Controller Features

Repeater Controller Features

WWI’s repeater controller is a Link Communications RLC-2a. Link purchased the assets of the company that built our previous 2 meter repeater controller, the Advanced Computer Concepts RC-85. ACC was the market leader in the ‘80s for repeater controllers, and now Link is filling that niche. The website has a lot of detailed information, including manuals in Adobe Acrobat format for those who are interested.

Our controller is microprocessor based and programmable. The controller is a perfect match for WWI in that it can control 3 repeaters and a weather alert receiver simultaneously. The RLC-2a controller allows all WWI repeaters to offer the full range of capabilities.

WWI’s club officers control access to the features offered by the controller.
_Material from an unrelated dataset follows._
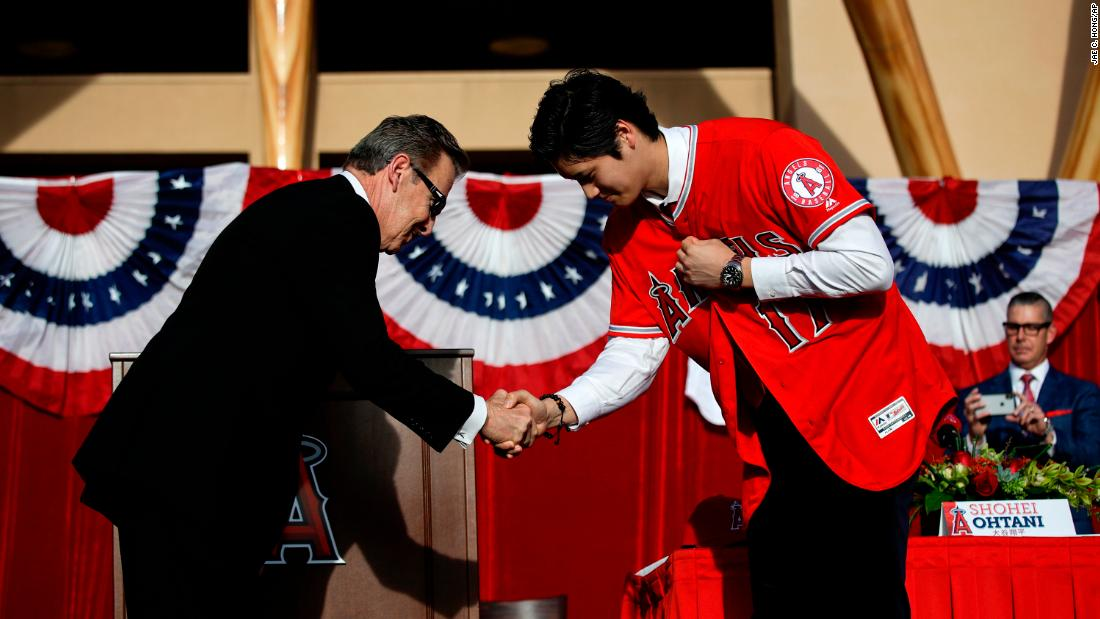 "Japanese baseball star Shohei Ohtani, right, shakes hands with Los Angeles Angels owner Arte Moreno during a news conference in Anaheim, California, on Saturday, December 9. Ohtani, a pitcher and outfielder, <a href=""http://bleacherreport.com/articles/2745772-shohei-ohtani-agrees-to-contract-with-angels-over-mariners-dodgers-and-others"" target=""_blank"">chose to sign with the Angels</a> over several other Major League teams."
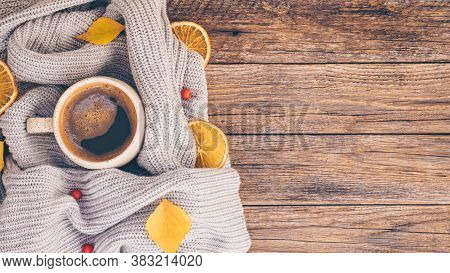 Autumn Or Fall Composition. Fall Leaves, Orange Chips, Hot Steaming Cup Of Coffee And A Cozy Grey Sw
Some of these are only accessible by control operators, who are responsible for the operation of the repeater system on the behalf of our trustee. Other features are accessible by any member of WWI.

Here are the WWI repeater system features that are currently implemented:

Repeater Time Out Timers
Each transmission is monitored by the controller so that rebroadcast of a single input transmission can not exceed the FCC mandated maximum continuous length of 3 minutes. Also, on both the 147 and the 444 repeaters, there is a transmitter safety timer. Whenever a continuous transmitter key up time of 8 minutes is exceeded, the safety timer will drop the associated transmitter until the input signal disappears and a reset is received from the controller. On these two machines, please allow the repeater carrier to occasionally drop during conversations in order to reset this protective device.

Courteous Voice Messages
All of the voice messages generated by the controller are programmed to be courteous. This means that most voice messages are timed to begin when an input carrier to the repeater drops, commonly called the squelch tail period. However, if a carrier re-appears on the repeater input while a voice message is being generated, that message will immediately revert to a less obtrusive CW ID. This allows users to continue the conversation in progress without the inconvenience or delay of waiting until a voice message completes.

Repeater Linking
WWI’s control operators can invoke a command that connects each of our full duplex repeaters to each other. Then, an input signal on any repeater will be re-transmitted on all three outputs. Input signals capture the system on a first come, first served basis. This capability can be used for Monday Night Nets, Public Service Events, Emergency Operations or at any other time a control operator requests. You will know which input is being repeated by the distinctive courtesy beep that occurs when a transmission ends. A low-high tone sequence from the 147 MHz receiver, a high-low tone sequence from 224, and a single tone beep from the 444 receiver.

Weather Alert
A digital weather alert receiver is installed. This receiver decodes packet weather alerts from NOAA Weather Radio and rebroadcasts these warnings and watches over all the repeaters simultaneously. Whenever there is a weather alert, the initial alert will be transmitted, and then every 15 minutes during the alert period, there will be a reminder message broadcast. Weather alerts will take priority over any conversations that happen to be underway when the alert occurs. NOAA tests the system every Wednesday between the hours of 11 am and 12 noon, and the machines will broadcast these tests so that WWI repeater listeners can verify the operational status of this emergency system.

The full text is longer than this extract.